Sejarah kelahiran dan berkembangnya koperasi di negara maju (barat) dan negara berkembang memang sangat diametral. Di barat koperasi lahir sebagai gerakan untuk melawan ketidakadilan pasar, oleh karena itu koperasi tumbuh dan berkembang dalam suasana persaingan pasar. Bahkan dengan kekuatannya itu koperasi meraih posisi tawar dan kedudukan penting dalam konstelasi kebijakan ekonomi termasuk dalam perundingan internasional. Peraturan perundangan yang mengatur koperasi tumbuh kemudian sebagai tuntutan masyarakat koperasi dalam rangka melindungi dirinya. Di negara berkembang koperasi dirasa perlu dihadirkan dalam kerangka membangun institusi yang dapat menjadi mitra negara dalam menggerakkan pembangunan untuk mencapai kesejahteraan masyarakat. Oleh karena itu kesadaran antara kesamaan dan kemuliaan tujuan negara dan gerakan koperasi dalam memperjuangkan peningkatan kesejahteraan masyarakat ditonjolkan di negara berkembang, baik oleh pemerintah kolonial maupun pemerintahan bangsa sendiri setelah kemerdekaan. Berbagai peraturan perundangan yang mengatur koperasi dilahirkan dengan maksud mempercepat pengenalan koperasi dan memberikan arah bagi pengembangan koperasi serta dukungan/perlindungan yang diperlukan.

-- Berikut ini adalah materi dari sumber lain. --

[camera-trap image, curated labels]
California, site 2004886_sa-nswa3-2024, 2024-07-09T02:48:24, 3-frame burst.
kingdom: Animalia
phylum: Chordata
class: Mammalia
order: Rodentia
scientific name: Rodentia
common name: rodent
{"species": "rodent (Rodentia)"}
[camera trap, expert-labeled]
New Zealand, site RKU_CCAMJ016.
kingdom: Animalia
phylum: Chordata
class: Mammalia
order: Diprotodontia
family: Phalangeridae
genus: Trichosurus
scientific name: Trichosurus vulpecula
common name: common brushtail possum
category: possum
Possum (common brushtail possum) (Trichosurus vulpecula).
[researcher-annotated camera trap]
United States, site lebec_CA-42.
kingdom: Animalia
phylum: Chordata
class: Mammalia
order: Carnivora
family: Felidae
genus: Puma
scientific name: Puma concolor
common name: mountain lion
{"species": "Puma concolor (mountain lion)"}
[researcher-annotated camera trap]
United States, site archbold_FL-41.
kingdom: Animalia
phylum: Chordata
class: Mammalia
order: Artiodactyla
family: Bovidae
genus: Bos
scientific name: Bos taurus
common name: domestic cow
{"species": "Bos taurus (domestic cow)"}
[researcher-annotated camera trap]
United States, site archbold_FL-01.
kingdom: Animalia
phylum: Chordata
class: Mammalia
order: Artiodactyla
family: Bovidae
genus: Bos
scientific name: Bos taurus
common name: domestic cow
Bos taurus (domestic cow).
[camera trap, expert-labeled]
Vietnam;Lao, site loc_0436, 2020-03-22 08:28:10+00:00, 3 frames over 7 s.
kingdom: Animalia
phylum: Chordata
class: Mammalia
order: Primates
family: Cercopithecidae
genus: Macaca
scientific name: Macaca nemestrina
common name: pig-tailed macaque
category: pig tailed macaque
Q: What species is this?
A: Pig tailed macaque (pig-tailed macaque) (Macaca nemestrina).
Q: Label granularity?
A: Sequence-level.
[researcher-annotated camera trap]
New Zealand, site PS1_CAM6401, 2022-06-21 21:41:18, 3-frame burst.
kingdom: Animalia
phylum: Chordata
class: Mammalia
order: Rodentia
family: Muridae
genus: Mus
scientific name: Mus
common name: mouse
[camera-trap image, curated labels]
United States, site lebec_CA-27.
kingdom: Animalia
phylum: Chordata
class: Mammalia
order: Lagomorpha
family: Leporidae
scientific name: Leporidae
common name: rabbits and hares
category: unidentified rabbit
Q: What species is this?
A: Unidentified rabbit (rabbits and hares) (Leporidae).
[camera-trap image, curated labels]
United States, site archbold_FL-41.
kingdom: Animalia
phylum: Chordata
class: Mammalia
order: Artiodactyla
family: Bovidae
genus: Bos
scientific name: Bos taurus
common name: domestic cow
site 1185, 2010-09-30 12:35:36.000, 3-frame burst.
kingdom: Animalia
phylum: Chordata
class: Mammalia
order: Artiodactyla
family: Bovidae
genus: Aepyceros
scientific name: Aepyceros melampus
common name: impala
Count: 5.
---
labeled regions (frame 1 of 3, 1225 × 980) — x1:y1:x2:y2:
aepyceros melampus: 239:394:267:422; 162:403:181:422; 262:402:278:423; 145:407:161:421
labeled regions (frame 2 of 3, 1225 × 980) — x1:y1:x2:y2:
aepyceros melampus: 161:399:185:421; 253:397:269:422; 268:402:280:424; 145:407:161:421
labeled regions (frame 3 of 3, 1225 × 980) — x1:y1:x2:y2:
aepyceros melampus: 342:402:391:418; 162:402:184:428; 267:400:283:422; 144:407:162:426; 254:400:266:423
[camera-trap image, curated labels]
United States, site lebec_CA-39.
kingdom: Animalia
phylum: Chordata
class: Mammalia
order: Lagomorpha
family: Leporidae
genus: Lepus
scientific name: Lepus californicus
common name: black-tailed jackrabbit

Di Indonesia pengenalan koperasi memang dilakukan oleh pemerintah, bahkan sejak pemerintahan penjajahan Belanda telah mulai diperkenalkan. Gerakan koperasi sendiri mendeklarasikan sebagai suatu gerakan sudah dimulai sejak tanggal 12 Juli 1947 melalui Kongres Koperasi di Tasikmalaya. Pengalaman di tanah air kita lebih unik karena koperasi yang pernah lahir dan telah tumbuh secara alami di jaman penjajahan, kemudian setelah kemerdekaan diperbaharui dan diberikan kedudukan yang sangat tinggi dalam penjelasan undang-undang dasar.
Shankar et al., (2002) menjelaskan bahwa secara khusus pemerintah memerankan fungsi “regulatory” dan “development” secara sekaligus, dimana ciri utama perkembangan koperasi di Indonesia adalah dengan pola penitipan kepada program yaitu: (1) Program pembangunan secara sektoral seperti koperasi pertanian, koperasi desa, KUD; (2) Lembaga-lembaga pemerintah dalam koperasi pegawai negeri dan koperasi fungsional lainnya; dan (3) Perusahaan baik milik negara maupun swasta dalam koperasi karyawan. Sebagai akibatnya prakarsa masyarakat luas kurang berkembang dan kalau ada tidak diberikan tempat semestinya.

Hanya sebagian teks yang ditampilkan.